DATA ROWS:
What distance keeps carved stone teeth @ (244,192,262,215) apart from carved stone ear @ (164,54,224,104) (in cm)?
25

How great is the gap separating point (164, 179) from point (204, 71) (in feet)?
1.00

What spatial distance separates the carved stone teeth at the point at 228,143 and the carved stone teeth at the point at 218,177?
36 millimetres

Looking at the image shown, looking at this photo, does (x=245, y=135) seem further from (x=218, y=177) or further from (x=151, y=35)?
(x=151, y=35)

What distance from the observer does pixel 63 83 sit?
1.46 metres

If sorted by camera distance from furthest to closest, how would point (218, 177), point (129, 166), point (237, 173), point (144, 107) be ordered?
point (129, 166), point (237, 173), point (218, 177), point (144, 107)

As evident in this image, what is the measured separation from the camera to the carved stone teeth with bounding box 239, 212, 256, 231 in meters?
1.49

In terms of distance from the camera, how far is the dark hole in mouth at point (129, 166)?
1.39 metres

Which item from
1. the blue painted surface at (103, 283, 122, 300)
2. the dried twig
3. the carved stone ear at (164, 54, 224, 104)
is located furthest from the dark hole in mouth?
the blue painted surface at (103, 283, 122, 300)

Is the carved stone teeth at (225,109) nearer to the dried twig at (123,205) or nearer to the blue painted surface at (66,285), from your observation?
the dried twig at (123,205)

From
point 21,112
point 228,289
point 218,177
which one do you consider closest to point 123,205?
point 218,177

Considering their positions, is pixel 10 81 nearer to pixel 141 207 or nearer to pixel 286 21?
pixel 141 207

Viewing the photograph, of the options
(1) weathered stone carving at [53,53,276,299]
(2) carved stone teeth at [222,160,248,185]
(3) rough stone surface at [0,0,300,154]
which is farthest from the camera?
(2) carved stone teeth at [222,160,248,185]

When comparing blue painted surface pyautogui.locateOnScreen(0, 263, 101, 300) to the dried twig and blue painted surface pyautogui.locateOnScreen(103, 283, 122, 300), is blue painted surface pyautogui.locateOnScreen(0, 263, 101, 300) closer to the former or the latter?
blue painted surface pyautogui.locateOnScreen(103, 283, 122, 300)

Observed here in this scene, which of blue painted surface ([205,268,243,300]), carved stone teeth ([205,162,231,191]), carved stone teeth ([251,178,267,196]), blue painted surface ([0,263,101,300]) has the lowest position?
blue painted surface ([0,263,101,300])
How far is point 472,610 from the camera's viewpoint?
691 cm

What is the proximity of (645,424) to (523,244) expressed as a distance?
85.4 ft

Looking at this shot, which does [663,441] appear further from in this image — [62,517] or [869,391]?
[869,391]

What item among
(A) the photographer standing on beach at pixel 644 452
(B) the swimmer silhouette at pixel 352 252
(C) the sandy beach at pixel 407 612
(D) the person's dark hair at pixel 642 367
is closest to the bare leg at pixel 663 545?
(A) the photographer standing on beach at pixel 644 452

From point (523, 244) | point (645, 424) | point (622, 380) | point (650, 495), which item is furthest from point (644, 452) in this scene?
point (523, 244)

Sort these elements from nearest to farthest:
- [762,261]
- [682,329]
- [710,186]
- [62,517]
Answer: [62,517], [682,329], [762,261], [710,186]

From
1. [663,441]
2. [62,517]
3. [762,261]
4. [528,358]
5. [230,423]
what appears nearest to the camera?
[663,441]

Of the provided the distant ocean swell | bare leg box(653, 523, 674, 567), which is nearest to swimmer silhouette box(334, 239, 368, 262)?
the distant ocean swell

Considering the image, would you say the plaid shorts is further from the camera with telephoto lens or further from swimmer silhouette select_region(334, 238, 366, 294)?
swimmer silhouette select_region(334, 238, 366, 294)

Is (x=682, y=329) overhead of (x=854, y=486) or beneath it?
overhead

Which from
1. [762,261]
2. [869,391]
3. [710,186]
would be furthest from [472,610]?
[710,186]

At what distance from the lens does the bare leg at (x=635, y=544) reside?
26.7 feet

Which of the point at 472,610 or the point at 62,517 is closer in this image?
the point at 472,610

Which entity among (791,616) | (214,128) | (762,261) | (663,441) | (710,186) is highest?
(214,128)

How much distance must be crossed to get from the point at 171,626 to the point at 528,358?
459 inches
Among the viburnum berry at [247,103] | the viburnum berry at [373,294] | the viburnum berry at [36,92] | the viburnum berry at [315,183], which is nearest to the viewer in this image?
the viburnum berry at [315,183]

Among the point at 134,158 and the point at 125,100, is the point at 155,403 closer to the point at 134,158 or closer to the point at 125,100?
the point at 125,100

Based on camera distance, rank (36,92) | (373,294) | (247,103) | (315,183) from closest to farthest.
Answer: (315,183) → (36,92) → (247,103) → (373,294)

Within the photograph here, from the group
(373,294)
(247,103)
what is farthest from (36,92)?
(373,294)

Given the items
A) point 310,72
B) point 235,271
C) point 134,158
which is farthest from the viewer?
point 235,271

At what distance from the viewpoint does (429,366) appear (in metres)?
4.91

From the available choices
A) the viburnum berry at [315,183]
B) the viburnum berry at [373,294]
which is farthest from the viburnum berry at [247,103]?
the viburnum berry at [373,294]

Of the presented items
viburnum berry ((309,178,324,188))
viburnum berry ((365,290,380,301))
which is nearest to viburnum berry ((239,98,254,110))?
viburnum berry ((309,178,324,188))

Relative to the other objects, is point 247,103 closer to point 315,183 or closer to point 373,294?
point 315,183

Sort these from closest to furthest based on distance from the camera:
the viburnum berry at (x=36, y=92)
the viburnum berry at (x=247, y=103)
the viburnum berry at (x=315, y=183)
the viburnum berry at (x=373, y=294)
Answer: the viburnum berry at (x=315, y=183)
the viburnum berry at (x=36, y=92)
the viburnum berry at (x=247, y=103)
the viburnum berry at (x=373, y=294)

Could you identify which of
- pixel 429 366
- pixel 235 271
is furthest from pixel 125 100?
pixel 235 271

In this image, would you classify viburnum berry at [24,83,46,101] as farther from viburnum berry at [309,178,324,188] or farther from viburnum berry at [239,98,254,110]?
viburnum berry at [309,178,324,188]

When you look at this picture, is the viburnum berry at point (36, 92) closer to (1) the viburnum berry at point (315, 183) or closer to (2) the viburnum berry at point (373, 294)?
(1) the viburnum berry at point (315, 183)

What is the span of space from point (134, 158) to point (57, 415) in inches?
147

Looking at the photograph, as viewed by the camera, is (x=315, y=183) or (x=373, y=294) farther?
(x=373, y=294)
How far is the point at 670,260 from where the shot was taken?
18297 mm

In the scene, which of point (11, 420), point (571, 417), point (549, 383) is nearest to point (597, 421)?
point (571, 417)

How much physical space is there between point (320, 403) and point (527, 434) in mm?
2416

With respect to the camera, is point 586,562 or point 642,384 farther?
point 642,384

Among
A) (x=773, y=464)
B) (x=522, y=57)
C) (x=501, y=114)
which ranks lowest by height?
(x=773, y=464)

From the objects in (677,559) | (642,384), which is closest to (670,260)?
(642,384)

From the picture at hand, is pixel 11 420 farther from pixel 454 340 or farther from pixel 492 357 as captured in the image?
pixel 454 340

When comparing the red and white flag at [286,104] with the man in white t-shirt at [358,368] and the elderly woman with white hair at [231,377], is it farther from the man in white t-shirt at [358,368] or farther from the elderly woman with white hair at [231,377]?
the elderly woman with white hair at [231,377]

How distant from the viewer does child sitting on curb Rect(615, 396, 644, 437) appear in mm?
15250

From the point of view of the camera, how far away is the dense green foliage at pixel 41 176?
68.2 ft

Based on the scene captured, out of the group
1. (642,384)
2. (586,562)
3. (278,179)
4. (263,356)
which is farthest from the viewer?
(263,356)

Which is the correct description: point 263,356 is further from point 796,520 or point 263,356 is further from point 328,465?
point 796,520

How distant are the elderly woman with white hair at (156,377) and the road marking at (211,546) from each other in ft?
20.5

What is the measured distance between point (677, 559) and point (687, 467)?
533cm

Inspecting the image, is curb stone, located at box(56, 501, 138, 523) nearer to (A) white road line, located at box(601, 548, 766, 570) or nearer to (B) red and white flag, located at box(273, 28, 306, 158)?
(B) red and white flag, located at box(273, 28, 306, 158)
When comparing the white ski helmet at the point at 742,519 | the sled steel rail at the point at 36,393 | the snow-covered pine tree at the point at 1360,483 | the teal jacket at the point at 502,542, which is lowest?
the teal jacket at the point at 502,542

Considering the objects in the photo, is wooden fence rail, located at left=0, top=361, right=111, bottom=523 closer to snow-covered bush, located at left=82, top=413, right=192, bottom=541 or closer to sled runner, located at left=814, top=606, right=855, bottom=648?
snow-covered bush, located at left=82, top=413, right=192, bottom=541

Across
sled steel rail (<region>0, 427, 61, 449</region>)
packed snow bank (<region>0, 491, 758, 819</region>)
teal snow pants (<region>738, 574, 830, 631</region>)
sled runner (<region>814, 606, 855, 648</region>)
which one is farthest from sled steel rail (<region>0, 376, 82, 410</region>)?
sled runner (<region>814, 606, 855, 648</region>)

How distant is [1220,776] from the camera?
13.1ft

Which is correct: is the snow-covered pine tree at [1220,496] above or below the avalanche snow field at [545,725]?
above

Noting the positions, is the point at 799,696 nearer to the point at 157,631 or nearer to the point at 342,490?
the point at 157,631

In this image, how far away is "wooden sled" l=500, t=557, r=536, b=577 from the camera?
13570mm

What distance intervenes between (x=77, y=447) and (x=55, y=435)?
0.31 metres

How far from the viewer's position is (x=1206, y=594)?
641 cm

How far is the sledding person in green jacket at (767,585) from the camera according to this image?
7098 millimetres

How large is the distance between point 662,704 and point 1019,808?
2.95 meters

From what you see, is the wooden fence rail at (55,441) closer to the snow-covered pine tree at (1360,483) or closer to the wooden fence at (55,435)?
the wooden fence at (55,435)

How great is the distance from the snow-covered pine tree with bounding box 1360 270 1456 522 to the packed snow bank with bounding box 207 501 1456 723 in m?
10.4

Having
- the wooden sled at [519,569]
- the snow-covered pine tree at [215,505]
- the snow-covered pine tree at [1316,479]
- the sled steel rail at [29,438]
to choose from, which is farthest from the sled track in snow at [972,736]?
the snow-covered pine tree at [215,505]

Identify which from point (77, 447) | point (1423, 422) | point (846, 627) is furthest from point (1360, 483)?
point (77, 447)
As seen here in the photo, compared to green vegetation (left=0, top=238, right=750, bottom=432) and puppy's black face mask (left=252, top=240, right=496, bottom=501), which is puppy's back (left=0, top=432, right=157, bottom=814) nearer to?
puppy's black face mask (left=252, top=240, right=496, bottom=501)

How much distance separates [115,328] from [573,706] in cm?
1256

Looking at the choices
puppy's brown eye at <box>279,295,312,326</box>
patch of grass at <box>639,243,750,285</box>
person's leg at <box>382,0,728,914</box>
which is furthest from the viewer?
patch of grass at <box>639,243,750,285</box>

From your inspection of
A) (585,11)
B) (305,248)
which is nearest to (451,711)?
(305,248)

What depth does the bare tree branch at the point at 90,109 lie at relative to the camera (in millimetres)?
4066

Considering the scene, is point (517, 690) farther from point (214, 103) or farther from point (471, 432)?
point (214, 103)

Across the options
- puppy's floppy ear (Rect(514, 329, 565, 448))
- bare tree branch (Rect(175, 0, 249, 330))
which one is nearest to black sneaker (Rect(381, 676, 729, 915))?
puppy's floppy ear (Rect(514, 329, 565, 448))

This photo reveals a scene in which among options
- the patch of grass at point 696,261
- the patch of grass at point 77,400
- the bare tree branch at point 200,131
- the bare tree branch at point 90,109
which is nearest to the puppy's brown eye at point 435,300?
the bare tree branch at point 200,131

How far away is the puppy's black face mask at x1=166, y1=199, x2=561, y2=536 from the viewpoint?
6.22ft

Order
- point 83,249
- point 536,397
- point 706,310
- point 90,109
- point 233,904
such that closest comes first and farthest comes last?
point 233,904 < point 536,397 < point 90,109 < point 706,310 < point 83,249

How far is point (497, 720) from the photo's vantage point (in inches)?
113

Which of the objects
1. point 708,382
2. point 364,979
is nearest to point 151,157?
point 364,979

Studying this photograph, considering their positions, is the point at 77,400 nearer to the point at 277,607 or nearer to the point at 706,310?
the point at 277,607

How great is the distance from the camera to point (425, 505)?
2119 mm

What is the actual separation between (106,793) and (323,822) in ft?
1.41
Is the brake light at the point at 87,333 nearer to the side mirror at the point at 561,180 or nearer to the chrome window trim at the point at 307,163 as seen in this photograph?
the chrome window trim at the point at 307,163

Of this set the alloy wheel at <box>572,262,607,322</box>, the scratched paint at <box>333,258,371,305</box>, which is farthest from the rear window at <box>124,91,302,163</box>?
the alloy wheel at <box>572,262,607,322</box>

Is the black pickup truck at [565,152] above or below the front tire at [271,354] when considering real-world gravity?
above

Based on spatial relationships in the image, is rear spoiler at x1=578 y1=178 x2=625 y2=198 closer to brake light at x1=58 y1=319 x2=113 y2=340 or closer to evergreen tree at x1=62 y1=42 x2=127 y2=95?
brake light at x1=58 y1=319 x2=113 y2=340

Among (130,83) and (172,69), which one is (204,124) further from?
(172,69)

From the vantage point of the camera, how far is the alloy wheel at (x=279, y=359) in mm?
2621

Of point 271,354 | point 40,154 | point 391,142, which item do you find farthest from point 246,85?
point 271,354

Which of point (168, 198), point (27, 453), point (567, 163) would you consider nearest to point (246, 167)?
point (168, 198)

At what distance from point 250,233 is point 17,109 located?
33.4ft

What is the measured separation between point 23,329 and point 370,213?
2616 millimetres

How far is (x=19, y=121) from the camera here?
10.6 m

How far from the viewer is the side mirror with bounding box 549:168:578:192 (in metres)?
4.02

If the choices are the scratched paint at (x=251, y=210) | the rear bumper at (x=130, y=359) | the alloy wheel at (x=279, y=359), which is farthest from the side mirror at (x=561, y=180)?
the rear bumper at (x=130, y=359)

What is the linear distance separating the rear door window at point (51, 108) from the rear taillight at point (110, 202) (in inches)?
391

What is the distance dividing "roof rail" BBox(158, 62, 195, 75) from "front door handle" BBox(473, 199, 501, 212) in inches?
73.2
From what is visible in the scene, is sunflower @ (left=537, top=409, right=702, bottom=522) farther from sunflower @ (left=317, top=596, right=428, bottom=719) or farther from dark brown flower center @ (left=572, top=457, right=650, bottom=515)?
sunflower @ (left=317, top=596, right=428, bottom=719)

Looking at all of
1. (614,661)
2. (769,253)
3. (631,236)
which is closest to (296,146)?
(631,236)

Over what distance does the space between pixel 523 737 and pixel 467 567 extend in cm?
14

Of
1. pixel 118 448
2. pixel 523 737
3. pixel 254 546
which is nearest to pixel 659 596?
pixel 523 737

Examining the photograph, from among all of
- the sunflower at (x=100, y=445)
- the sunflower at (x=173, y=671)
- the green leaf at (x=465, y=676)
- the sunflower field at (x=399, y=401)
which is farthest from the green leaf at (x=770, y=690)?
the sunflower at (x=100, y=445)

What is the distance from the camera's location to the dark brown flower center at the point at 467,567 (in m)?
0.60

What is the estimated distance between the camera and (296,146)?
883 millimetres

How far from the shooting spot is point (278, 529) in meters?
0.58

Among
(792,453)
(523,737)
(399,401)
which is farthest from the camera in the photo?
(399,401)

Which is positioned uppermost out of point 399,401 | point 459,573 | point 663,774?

WHAT THE TASK REQUIRES:
Give the material again from its start through the line containing "1.46 metres", swapping "carved stone teeth" for "carved stone fangs" and leaving everything else unchanged.

WORKED SOLUTION:
What distance keeps carved stone fangs @ (244,192,262,215) apart from carved stone ear @ (164,54,224,104) (in cm)?
25

How great is the gap separating point (164, 179) from point (204, 71) (in feet)?
1.00

What spatial distance separates the carved stone fangs at the point at 228,143 and the carved stone fangs at the point at 218,177?
36 millimetres

Looking at the image shown, looking at this photo, does (x=245, y=135) seem further from (x=218, y=177) or further from (x=151, y=35)?
(x=151, y=35)

What distance from the observer does pixel 63 83 sit?
1.46 metres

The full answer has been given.